Quant au Représentant d’Oxfam, il a noté que le partenariat qui lie sa structure au Conseil Supérieur de la Communication, dans le cadre du ‘‘Plan de changement du CSC 2021-2022’’, conduit depuis deux ans sur financement de la Coopération Danoise (DANIDA) a pour objectif de contribuer à la promotion de la gouvernance démocratique à travers une régulation indépendante équitable et transparente des médias nigériens, à travers le renforcement des capacités institutionnelles et opérationnelles du CSC.

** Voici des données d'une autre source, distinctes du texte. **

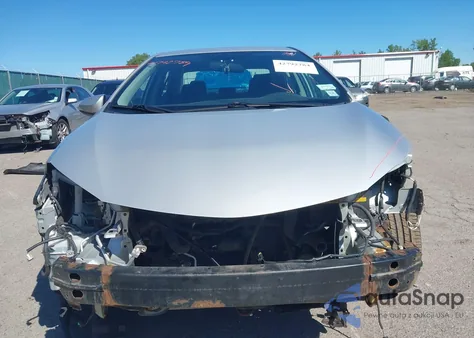 2016 Toyota Corolla S Plus z USA, uszkodzony, nr VIN 2T1BURHEXGC616192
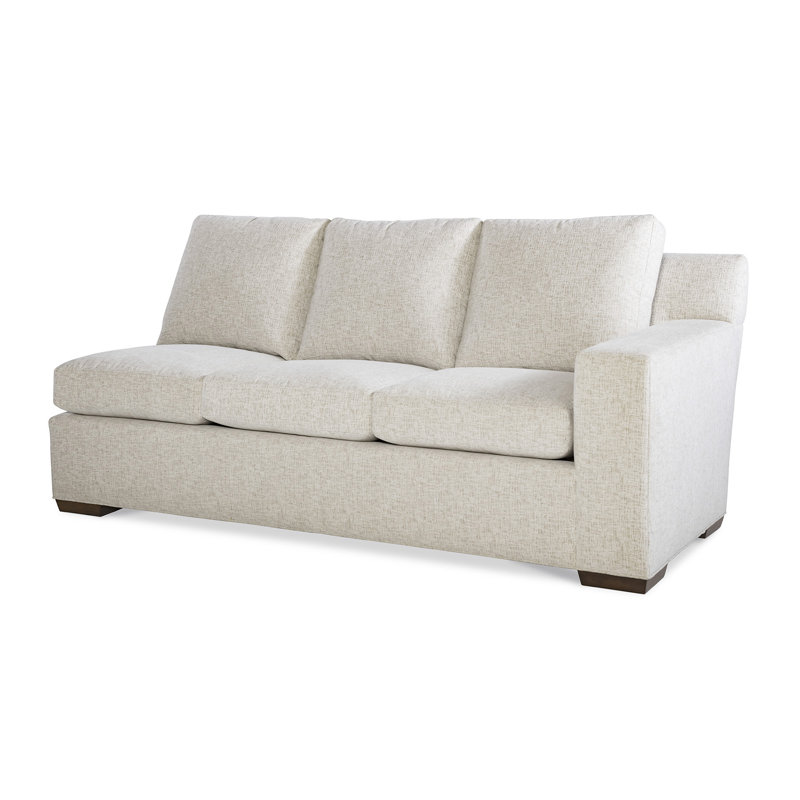 Ollie Chaise Sectional, Boca Canyon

Pour sa part, le président de la plateforme de l’UEMOA, M. Babacar Diagne, a précisé que la directive n°02/2006/CM/UEMOA relative à l’harmonisation des régimes applicables aux opérateurs des réseaux et fournisseurs des services, qui sera le fil conducteur de cet atelier, dispose à son article 9 que : ‘‘Sans préjudice du coût de l’autorisation et des contributions financières notamment celles relatives à la fourniture du service universel conformément à l’annexe, les Etats membres veillent à ce que les taxes et redevances imposées aux opérateurs et fournisseurs des services au titre des procédures d’autorisation aient pour objet de couvrir les frais administratifs afférents à l’autorisation, à la gestion et au contrôle des ressources rares ainsi qu’aux frais de régulation du secteur des télécommunications. Les Etats membres peuvent ainsi imposer des redevances afin de tenir compte de la nécessité d’assurer une utilisation optimale de la ressource attribuée. Ces redevances sont non discriminatoires et tiennent compte notamment de la nécessité de promouvoir le développement de services innovateurs et de la concurrence’’.

«Pour cela, nous avions privilégié et sollicité l’expertise des juristes des Instances de Régulation des médias, des représentants des Institutions directement concernées par ces questions, des distributeurs et des opérateurs de multiplex afin qu’ils nous proposent, à la lumière de la directive de l’UEMOA, une réglementation commune en matière de redevance radioélectrique au sein de la plateforme de l’UEMOA et de la Guinée», a ajouté M. Diagne. «Nous procéderons également au cours de nos travaux à l’adoption d’une nouvelle feuille de route, à la mise en place d’un comité de suivi et à l’adoption d’une Déclaration dite Niamey sur l’harmonisation des tarifs des redevances des fréquences radioélectriques», a-t-il annoncé. «Notre attente est forte par rapport à cette rencontre. Nous attendons de vous que, vous fassiez un travail qui tienne compte à la fois de notre devoir d’assurer le libre exercice de la liberté de presse et l’indépendance des médias, de l’environnement économique dans lequel évoluent les médias dans l’espace et les exigences liées aux obligations des médias de s’acquitter des différentes redevances liées à l’exploitation des fréquences radioélectriques», a précisé le président de la plateforme de l’UEMOA, M. Babacar Diagne.